The nave windows now include two with supermullioned tracery to the north - the easternmost, two-light, uncusped, segmental-pointed and set lower in the wall, and the westernmost, three-light, with strong mullions and ogee-pointed, cinquefoil-cusped lights. However, perhaps the finest of the church’s features is the three-light S. window, with terracotta mullions and friezes above and below, like those of windows at Barham and Barking churches, which Pevsner identified as the work of Italian artisans employed c. 1532-5 at Layer Marney in Essex and, around the same time, at Old Shrubland Hall about a mile and a half west of here. Presumably this window was either made for this church at that time, or moved here when Old Shrubland Hall was demolished in the nineteenth century, but while the latter hypothesis seems in some respects more likely, there is no obvious evidence of disturbance in the surrounding masonry. (The photographs below show the whole window, first below left, the right hand (east) jamb in close-up, first below right, and the sill in close-up, second below.)
The interior adds little to this examination of the building as almost everything inside has been restored. There is a gallery above the W. end of the nave, of possible eighteenth century origin. There is no chancel arch and the chancel windows are set in splays with eyebrow mouldings, showing slight differences north to south.

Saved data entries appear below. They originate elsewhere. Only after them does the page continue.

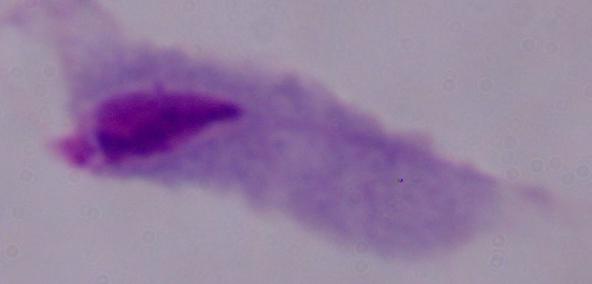
Summary:
  - Modality: photomicrograph
  - Magnification: 1000x
  - Identification: trichomonadReport the malaria status of this cell.
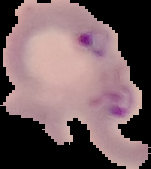

Parasitized.

Image is 151×169 pixels. Cell region segmented out of the field of view; the surrounding area is masked to black. From a thin blood smear.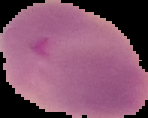

Summary:
  - Image type: cell region segmented out of the field of view; surrounding area masked to black
  - Preparation: thin blood smear
  - Malaria status: uninfected
  - Image size: 148×118 pixels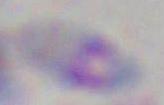

Summary:
  - Identification: Toxoplasma gondii
  - Magnification: 1000x
  - Modality: photomicrograph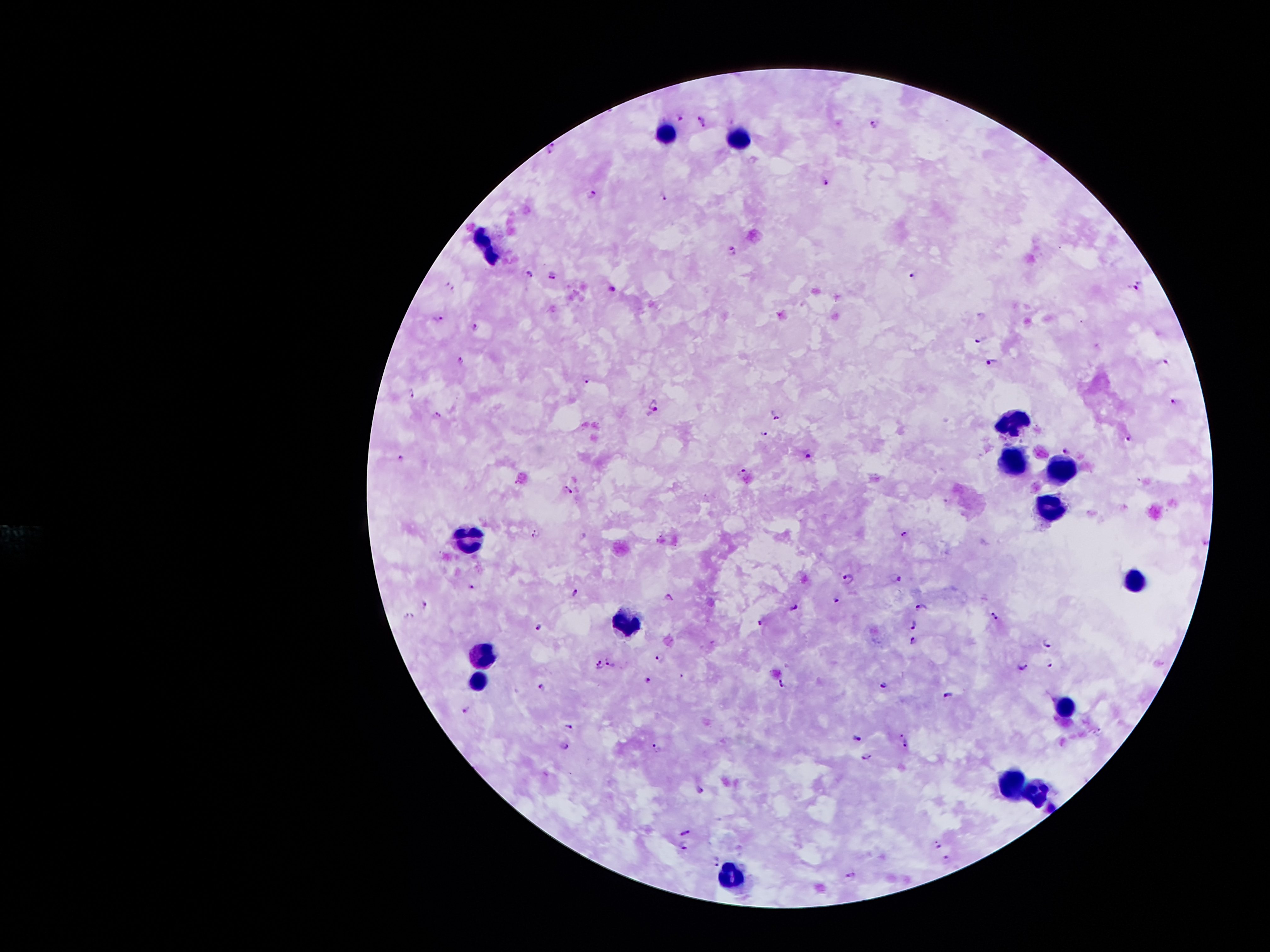

coordinate format = approximate centers as (x, y) in pixels
leukocyte locations = (663, 134), (738, 137), (487, 252), (1007, 420), (1009, 459), (1060, 464), (1051, 507), (469, 535), (1140, 582), (626, 624), (486, 654), (478, 685), (1065, 708), (1012, 784), (1040, 792), (729, 873)
Plasmodium parasite locations = (679, 118), (703, 120), (875, 123), (551, 147), (826, 182), (592, 195), (664, 198), (733, 249), (529, 274), (914, 274), (553, 275), (450, 284), (1139, 284), (614, 287), (437, 317), (476, 325), (981, 340), (462, 357), (993, 362), (1167, 363), (587, 380), (411, 393), (1175, 402), (655, 403), (440, 413), (776, 416), (764, 432), (1128, 437), (1067, 451), (807, 455), (400, 456), (744, 470), (569, 491), (536, 534), (906, 534), (1206, 542), (897, 577), (849, 579), (472, 585), (575, 592), (668, 596), (836, 601), (426, 602), (795, 606), (920, 608), (996, 615), (410, 616), (763, 621), (912, 623), (540, 628), (913, 640), (1048, 643), (660, 658), (610, 662), (1050, 663), (598, 664), (1023, 666), (649, 680), (783, 681), (883, 685), (541, 687), (946, 696), (467, 708), (569, 726), (1098, 732), (901, 734), (857, 738), (905, 744), (565, 746), (658, 748), (868, 757), (701, 790), (687, 832), (939, 841), (683, 845), (949, 859), (715, 861), (850, 876)
image size = 1270×952 pixels
magnification = 100x
field of view = one from this slide
patient malaria status = positive for Plasmodium falciparum
stain = Giemsa
capture = smartphone through the microscope eyepiece
preparation = thick blood smear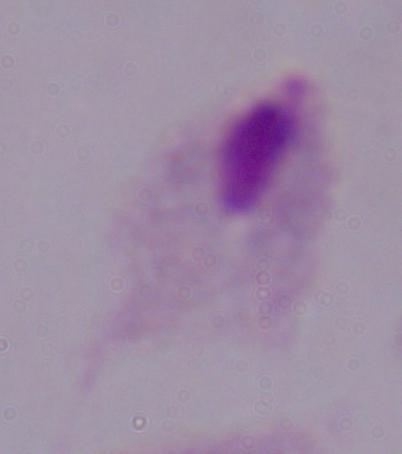

Captured at 1000x magnification. Micrograph. A trichomonad is shown.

Finally, the admirable Gothic vestry deserves a paragraph of its own. Built to serve as a village school in the first year of Queen Victoria’s reign, it was remodelled as a vestry three years after her death and joined to the church nave by a short passageway from the north. This happens to be the position where many twentieth century parish rooms are adjoined to their churches, yet not many of those can compete with this vestry in attractiveness of design. Its success is due to its cruciform plan, formed of two intersecting sections (as it were), gabled east/west and north/south, and to a skilful use of contrasting materials, namely knapped flints and yellow bricks. There is also a small N. porch and a chimney to the east. and the detail everywhere has the same rural charm.